_GIVEN RECORDS_.
<<<<

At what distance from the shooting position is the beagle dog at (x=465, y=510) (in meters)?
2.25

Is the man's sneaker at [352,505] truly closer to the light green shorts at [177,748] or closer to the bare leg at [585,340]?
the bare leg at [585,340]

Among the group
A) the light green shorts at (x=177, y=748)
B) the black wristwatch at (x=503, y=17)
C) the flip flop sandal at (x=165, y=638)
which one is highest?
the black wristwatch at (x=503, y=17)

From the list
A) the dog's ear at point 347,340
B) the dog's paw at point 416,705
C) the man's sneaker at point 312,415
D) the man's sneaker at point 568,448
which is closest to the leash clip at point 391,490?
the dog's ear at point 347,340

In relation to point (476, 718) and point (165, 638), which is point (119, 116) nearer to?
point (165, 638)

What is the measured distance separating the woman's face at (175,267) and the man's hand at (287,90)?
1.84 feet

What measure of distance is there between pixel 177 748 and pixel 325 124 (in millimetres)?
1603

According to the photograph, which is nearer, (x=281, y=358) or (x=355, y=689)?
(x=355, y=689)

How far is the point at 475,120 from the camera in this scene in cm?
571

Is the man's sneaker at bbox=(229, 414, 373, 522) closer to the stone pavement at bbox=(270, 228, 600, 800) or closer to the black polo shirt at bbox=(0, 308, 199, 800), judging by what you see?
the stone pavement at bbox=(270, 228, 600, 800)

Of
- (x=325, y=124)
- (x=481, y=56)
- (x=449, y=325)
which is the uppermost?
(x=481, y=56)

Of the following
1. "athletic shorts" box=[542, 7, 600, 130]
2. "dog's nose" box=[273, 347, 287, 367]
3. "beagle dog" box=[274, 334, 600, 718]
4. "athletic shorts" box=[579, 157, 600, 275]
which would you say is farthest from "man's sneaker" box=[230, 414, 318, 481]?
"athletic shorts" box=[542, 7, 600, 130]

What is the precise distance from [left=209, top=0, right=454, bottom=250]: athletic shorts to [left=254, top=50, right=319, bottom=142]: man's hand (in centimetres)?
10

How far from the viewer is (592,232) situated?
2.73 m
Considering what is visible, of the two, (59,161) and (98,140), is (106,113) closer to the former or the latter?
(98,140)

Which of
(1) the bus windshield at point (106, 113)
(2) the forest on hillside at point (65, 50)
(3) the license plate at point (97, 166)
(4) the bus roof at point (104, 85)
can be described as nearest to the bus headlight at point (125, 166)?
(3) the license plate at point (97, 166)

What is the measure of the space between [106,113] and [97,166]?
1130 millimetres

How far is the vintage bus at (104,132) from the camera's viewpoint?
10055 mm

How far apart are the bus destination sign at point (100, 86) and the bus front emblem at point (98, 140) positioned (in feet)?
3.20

>>>>
<<<<

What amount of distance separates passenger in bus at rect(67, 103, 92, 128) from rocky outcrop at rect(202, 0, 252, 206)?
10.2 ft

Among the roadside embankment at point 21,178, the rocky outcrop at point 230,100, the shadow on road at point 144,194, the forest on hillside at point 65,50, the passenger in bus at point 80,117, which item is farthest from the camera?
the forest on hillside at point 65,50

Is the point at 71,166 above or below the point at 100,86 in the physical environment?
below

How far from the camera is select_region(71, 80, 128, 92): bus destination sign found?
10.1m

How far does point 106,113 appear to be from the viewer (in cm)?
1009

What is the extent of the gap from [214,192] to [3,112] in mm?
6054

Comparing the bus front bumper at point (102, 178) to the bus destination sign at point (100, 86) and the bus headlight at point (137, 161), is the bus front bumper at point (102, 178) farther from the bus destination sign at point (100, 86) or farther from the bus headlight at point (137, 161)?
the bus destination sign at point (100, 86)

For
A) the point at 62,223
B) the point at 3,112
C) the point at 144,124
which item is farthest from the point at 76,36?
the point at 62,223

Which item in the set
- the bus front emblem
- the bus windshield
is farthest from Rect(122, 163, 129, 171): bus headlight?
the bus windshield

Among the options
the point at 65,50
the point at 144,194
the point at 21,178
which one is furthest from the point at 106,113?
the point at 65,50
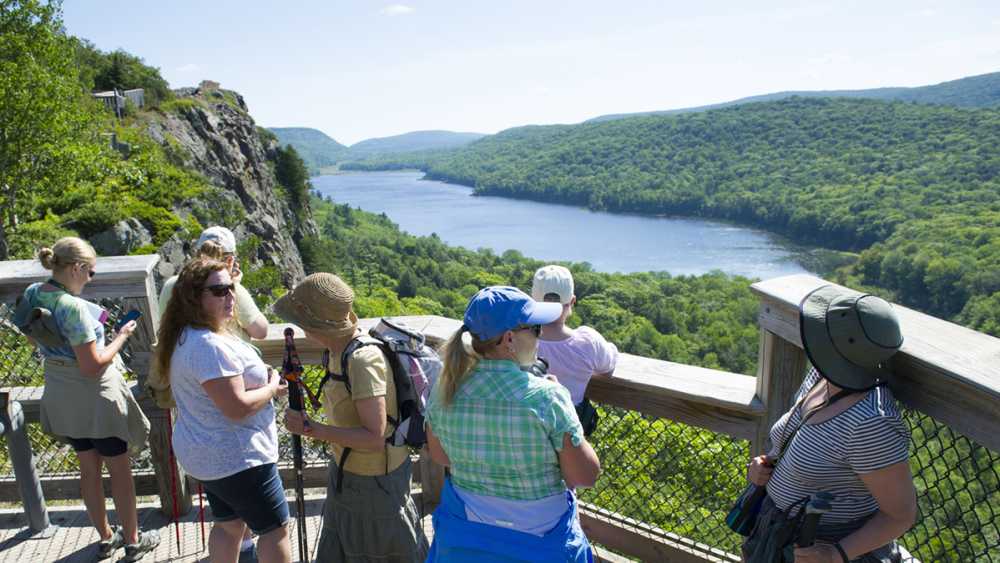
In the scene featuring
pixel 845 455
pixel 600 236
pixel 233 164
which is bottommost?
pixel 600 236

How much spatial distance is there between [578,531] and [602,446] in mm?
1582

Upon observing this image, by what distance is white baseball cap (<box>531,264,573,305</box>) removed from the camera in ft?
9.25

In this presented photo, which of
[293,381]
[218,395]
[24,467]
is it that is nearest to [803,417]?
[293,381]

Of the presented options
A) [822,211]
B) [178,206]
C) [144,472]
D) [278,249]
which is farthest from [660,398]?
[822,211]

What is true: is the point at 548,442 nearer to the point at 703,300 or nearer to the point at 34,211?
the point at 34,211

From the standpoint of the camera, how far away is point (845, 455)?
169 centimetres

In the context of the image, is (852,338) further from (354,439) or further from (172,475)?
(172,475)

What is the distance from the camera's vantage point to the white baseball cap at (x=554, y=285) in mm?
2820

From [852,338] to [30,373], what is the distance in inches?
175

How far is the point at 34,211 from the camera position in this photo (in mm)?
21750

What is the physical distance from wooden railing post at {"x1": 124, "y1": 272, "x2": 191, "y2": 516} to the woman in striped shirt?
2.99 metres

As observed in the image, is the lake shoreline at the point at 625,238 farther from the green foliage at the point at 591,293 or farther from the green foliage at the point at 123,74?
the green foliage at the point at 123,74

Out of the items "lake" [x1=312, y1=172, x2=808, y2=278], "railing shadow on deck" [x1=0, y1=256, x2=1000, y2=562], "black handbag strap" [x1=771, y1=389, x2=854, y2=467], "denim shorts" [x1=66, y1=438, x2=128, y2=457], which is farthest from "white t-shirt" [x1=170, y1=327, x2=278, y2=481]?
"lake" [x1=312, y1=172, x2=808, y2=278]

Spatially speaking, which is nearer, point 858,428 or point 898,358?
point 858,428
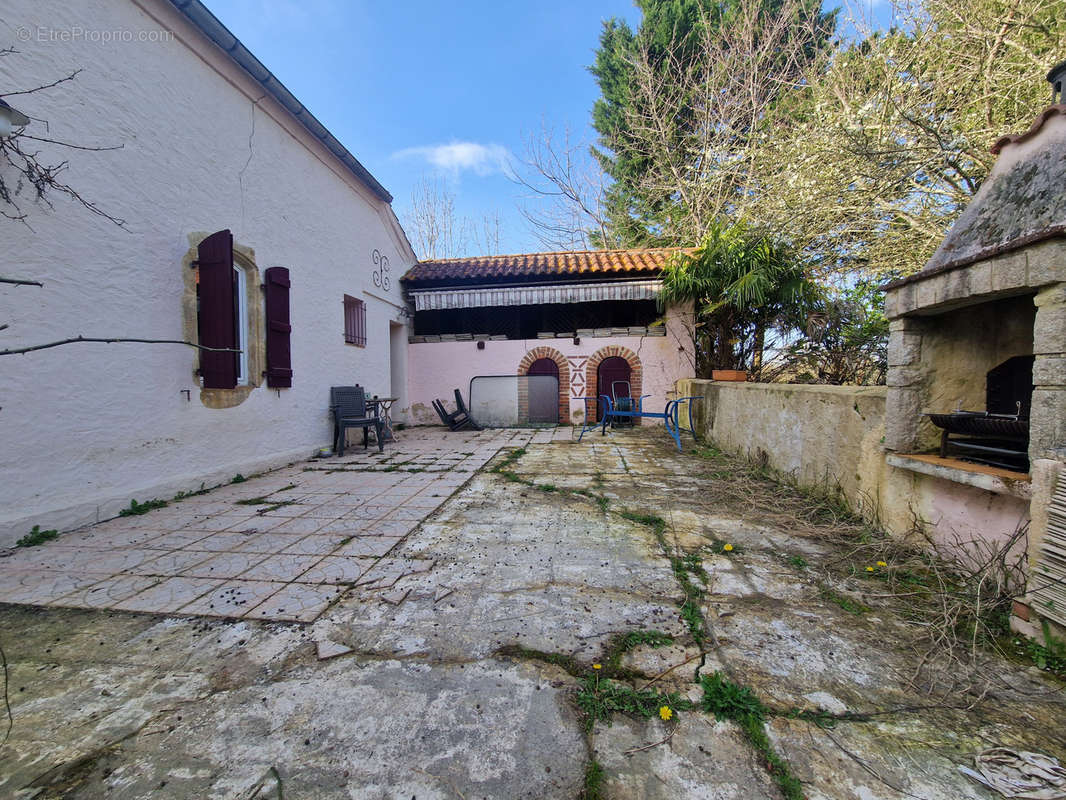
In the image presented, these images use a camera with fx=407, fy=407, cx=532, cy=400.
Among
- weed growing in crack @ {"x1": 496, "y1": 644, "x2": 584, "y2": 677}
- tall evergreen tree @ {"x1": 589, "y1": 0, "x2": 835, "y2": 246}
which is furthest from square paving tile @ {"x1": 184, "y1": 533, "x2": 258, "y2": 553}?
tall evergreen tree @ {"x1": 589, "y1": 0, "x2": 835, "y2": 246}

>>>>
<<<<

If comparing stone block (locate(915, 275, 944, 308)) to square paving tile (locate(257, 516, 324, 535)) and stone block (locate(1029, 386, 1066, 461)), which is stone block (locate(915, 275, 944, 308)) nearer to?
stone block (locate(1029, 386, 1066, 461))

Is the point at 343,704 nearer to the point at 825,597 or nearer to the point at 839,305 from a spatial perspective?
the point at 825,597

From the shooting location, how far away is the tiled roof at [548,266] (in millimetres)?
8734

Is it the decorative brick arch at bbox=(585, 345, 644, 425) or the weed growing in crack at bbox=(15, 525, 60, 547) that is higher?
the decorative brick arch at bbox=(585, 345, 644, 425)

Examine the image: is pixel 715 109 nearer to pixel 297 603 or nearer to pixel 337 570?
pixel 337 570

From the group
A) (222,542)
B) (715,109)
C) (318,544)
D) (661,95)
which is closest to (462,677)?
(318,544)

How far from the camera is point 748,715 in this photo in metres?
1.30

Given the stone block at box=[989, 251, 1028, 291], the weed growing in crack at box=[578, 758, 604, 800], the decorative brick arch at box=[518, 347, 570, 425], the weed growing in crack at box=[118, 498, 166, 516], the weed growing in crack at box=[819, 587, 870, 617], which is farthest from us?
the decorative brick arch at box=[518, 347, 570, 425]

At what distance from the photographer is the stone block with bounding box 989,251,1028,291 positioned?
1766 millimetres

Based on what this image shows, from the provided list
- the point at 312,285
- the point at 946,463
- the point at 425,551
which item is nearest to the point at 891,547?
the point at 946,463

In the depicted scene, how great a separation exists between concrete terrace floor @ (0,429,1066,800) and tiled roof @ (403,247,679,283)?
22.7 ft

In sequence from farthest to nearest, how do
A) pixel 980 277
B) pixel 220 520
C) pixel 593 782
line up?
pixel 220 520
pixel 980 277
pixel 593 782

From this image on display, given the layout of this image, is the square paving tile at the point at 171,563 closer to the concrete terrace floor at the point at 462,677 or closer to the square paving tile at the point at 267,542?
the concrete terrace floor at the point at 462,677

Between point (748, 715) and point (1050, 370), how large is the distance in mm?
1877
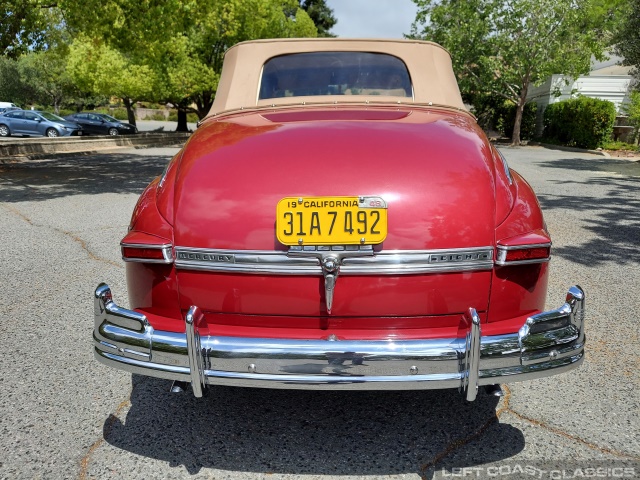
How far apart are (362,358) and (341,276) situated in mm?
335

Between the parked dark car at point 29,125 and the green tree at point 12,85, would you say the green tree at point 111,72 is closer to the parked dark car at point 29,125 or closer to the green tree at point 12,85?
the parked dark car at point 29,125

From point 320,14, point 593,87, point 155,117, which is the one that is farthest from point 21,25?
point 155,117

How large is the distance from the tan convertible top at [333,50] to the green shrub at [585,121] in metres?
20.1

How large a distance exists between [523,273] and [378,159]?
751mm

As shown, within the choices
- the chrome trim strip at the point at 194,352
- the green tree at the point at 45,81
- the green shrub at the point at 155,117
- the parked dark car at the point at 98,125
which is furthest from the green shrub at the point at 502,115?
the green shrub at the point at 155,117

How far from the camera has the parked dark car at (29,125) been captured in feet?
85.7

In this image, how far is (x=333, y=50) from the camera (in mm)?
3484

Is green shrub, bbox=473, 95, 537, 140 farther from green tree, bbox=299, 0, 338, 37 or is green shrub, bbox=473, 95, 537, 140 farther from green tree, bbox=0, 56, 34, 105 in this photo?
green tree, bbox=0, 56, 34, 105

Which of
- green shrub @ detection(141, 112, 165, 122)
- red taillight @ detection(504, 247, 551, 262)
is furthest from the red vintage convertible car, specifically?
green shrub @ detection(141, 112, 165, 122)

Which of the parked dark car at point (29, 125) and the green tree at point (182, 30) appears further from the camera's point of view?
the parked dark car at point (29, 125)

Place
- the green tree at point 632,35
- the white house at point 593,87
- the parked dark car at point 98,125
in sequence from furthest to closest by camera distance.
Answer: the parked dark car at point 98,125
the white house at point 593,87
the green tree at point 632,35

>>>>

_GOAL OF THE EXERCISE_.
Find every line of the records above that contains the word "viewer", and copy each one out in full.

_COMPLETED EXERCISE_.
How far from the viewer is (592,232) situated?
How far does point 106,113 appear to be from the viewer (in cm)?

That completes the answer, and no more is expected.